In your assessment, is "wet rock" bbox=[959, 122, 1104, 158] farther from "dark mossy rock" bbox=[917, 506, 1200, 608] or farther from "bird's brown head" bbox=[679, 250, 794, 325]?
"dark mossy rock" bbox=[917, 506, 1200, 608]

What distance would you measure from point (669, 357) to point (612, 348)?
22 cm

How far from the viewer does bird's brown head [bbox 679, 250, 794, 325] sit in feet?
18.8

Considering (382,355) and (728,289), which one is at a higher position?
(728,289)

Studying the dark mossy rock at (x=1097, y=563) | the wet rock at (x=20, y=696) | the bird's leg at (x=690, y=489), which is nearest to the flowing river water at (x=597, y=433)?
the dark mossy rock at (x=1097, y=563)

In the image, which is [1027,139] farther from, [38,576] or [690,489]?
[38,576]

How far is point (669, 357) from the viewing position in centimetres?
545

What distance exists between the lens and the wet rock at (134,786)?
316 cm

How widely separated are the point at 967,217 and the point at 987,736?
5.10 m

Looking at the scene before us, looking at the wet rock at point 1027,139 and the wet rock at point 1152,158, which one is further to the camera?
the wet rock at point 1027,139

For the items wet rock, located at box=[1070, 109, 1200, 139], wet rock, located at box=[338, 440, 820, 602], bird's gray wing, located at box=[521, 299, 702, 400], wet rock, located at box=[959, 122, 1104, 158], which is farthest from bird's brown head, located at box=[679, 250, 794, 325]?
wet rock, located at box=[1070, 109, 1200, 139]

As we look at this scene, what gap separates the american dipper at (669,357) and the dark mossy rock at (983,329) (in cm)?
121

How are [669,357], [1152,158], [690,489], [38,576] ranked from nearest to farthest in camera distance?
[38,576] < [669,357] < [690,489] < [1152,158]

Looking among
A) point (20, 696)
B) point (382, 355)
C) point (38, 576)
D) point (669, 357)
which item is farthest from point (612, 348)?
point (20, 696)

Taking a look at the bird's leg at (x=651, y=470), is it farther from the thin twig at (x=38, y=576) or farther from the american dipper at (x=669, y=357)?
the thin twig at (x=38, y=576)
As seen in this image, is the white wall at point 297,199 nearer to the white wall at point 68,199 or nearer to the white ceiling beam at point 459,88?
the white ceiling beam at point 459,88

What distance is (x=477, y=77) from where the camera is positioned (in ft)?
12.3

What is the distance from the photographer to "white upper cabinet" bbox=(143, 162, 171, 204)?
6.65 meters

==============================

▶ **Aim**: Starting at the line that contains "What is the" and continuing through the last of the rows, express each non-blank line as a Markdown table with two columns, Number and Line.

▶ **The result**:
| Number | Line |
|---|---|
| 1 | What is the distance from the photographer to "white upper cabinet" bbox=(143, 162, 171, 204)? |
| 2 | 6.65 meters |